Chronic Exposure to Diquat Causes Reproductive Toxicity in Female Mice

• Published in: PloS one Vol. 11; no. 1; p. e0147075
• Main Authors: Zhang, Jia-Qing, Gao, Bin-Wen, Wang, Jing, Wang, Xian-Wei, Ren, Qiao-Ling, Chen, Jun-Feng, Ma, Qiang, Xing, Bao-Song
• Format: Journal Article
• Language: English
• Published: United States Public Library of Science 19.01.2016; Public Library of Science (PLoS)
• Subjects: Aging; Animals; Anions; Antioxidants; Apoptosis; Apoptosis - drug effects; Biochemistry; Biocompatibility; Biology; Breeding of animals; Causes of; Chronic exposure; Complications and side effects; Cytotoxicity; Diquat; Diquat - toxicity; Domestic animals; Embryos; Exposure; Extrusion; Female; Fetuses; Free radicals; Gangrene; Gene expression; Gene Expression Regulation - drug effects; Granulosa Cells - metabolism; Granulosa Cells - pathology; Herbicides; In vivo methods and tests; Infertility; Mice; Mice, Inbred ICR; Oxidative stress; Oxygen; Physiological aspects; Polar Bodies - metabolism; Polar Bodies - pathology; Reactive oxygen species; Reactive Oxygen Species - metabolism; Reproduction; Reproduction - drug effects; Reproductive status; Reproductive system; Risk factors; Rodents; Science; Superoxide; Superoxide anions; Toxicity; Urogenital diseases; China
• ISSN: 1932-6203; 1932-6203
• DOI: 10.1371/journal.pone.0147075

Diquat is a bipyridyl herbicide that has been widely used as a model chemical for in vivo studies of oxidative stress due to its generation of superoxide anions, and cytotoxic effects.
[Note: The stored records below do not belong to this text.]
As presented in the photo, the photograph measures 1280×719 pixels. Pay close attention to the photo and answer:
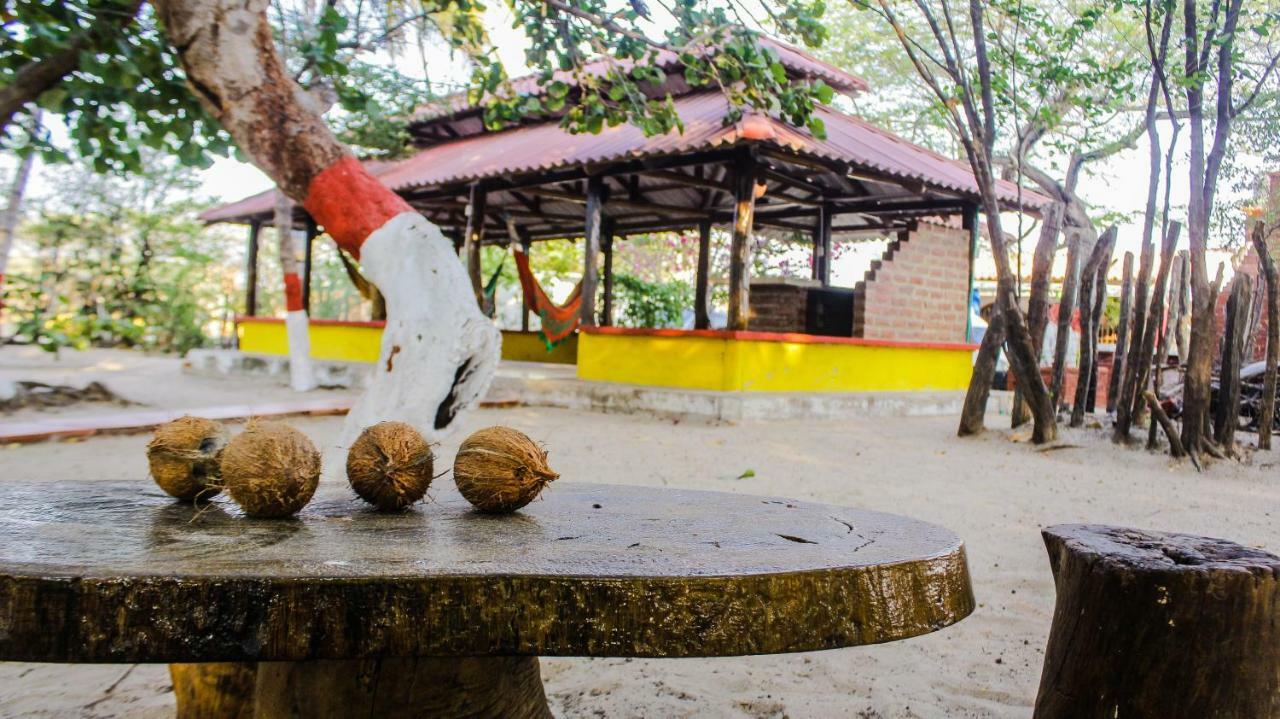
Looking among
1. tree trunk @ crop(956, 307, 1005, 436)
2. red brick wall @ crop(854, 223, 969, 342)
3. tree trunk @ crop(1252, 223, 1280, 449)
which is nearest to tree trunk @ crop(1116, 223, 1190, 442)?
tree trunk @ crop(1252, 223, 1280, 449)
There is little information regarding the toxic effects of diquat on the female reproductive system, particularly ovarian function. Thus, we investigated the reproductive toxic effects of diquat on female mice. Chronic exposure to diquat reduced ovary weights, induced ovarian oxidative stress, resulted in granulosa cell apoptosis, and disrupted oocyte developmental competence, as shown by reactive oxygen species (ROS) accumulation, decreased polar body extrusion rates and increased apoptosis-related genes expression. Additionally, after diquat treatment, the numbers of fetal mice and litter sizes were significantly reduced compared to those of control mice. Thus, our results indicated that chronic exposure to diquat induced reproductive toxicity in female mice by promoting the ROS production of gruanousa cells and ooctyes, impairing follicle development, inducing apoptosis, and reducing oocyte quality. In conclusion, our findings indicate that diquat can be used as a potent and efficient chemical for in vivo studies of female reproductive toxicity induced by oxidative stress. Moreover, the findings from this study will further enlarge imitative research investigating the effect of ovarian damage induced by oxidative stress on reproductive performance and possible mechanisms of action in large domestic animals.